In its response, the government expressed a concern about the potential overlap of probation under criminal law and regulation, and that is an appropriate concern. It is noteworthy that Bill C-45 would require the court to consider whether another body would be more suitable to supervise the corporation. There is no need for the court to get involved in overseeing changes in a corporation's safety practices, for example, if a territorial or provincial occupational health and safety department is already doing so. Such an agency has trained inspectors and expertise that the courts lack.

Finally, the bill would give the court the power to require the corporate offender to inform the public of the offence, the sentence imposed, and the remedial measures being undertaken by the corporation.

Cheryl Edwards in her article on Bill C-45 in the August 22 edition of Lawyers Weekly called this possibility the most interesting of the proposed creative sentencing options. She wrote:

Imagine a court directing the posting of a criminal conviction and sentence prominently on a corporate website, in a corporate annual report, or in the news media. For many organizations the resulting profound impact on public relations and public image would far outweigh any monetary penalty.

I ask members to consider how a CEO would explain to the board of directors or to the annual general meeting of the shareholders having to run full page ads in the major dailies across Canada telling everyone that the corporation was guilty of serious fraud or killing its workers through criminal negligence? Surely the very possibility would be an incentive for the corporation to review its policies and procedures now to avoid the possibility of such embarrassment in the future.

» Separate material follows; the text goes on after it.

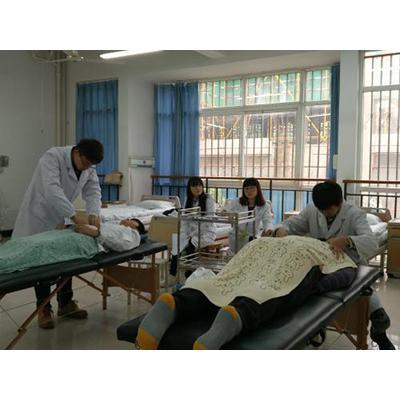 四川育英医科技校(康复技术专业)招生计划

These innovative proposals should be supported by all members. Therefore, I hope for the families and friends of future workers and for the safety of Canadians that we adopt Bill C-45 as quickly as possible before the House prorogues.

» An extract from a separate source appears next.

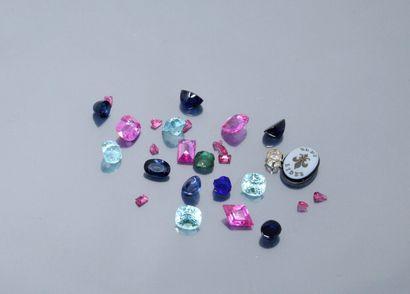 Lot de pierres précieuses, fines et fantaisies sur papier.  Poids : env. 60.75 ...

Parliament of Canada Act September 15th, 2003

Mr. Speaker, it is great to be back to make a couple of speeches on the first day of the autumn session of Parliament. I would like to welcome everyone, especially the new pages. I would like to assure my constituents in Yukon that the new pages have already completed the most important part of their training and fully understand that Yukon is the best constituency in the country.

Before I go into details on the amendment to Bill C-34, the previous speaker discussed the general legislative climate this fall. I would like to follow up on that because it is a very aggressive and detailed legislative agenda and I hope people do not lose track of that.

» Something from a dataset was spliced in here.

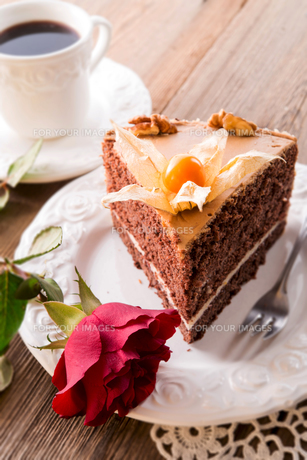 cake with rosesの写真素材 [FYI00867290]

There are many bills that we are in the midst of bringing forward and must continue with such as, Bill C-34, which we are talking about now; but also Bill C-13, assisted human reproduction; C-22, family law; C-38, marijuana; Bill C-45, which I hope to talk about later today concerning the Westray bill for worker safety; Bill C-46, market fraud; Bill C-19, resource taxation; Bill C-6, first nations specific claims resolution for the economic development of first nations; archives legislation; bills related to child pornography and the sex offenders registry; citizenship; as well as urgent veteran's needs.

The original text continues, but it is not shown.